Repeat every line from the line containing "Romano P. Riedo" to the end of the data, exactly. Leave the pictures out.

─── Task input ───

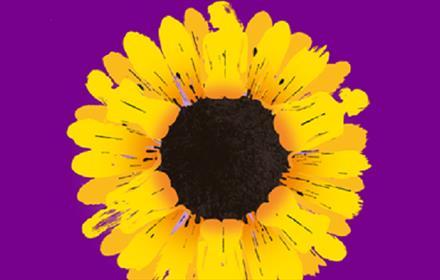 yellow sunflower, purple background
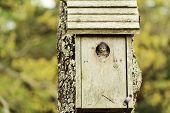 Baby Bird in Birdhouse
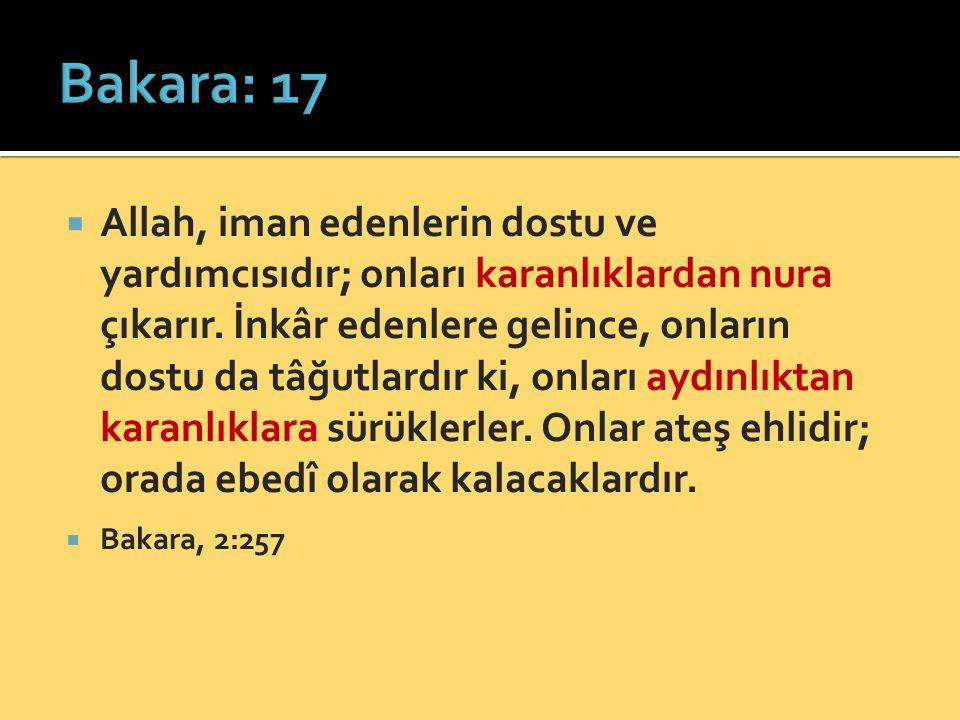  Allah, iman edenlerin dostu ve yardımcısıdır; onları karanlıklardan nura çıkarır. İnkâr edenlere gelince, onların dostu da tâğutlardır ki, onları ay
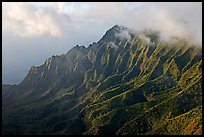 Lush Hills above Kalalau Valley, seen from the Pihea Trail, late afternoon. Kauai island, Hawaii, USA ( color)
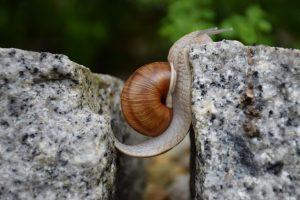 snail 1447233 1280 300x200 - Wo sind meine Grenzen? Wie viel halte ich noch aus? Und eine (überraschende) Erkenntnis!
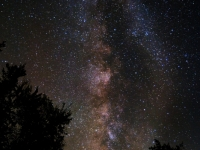 The Great Milky Way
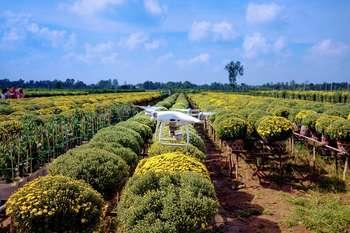 Bravo Innovation Hub Agrifood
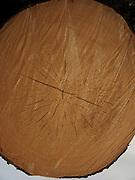 Querschnitt durch Tannenholz, Hokzklotz, Holzschlag, Holztremel, Jahresringe. Découpe d'un bout de bois de sapin en tronc. © Romano P. Riedo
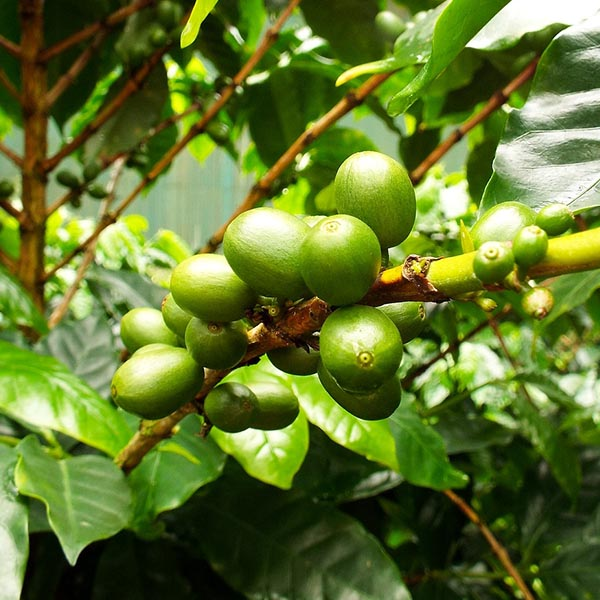 Coffee Essential Oil - Green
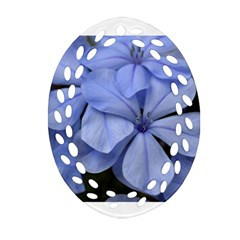 Bright Blue Flowers Oval Filigree Ornament (2-Side)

───

### Response
 Querschnitt durch Tannenholz, Hokzklotz, Holzschlag, Holztremel, Jahresringe. Découpe d'un bout de bois de sapin en tronc. © Romano P. Riedo
 Coffee Essential Oil - Green
 Bright Blue Flowers Oval Filigree Ornament (2-Side)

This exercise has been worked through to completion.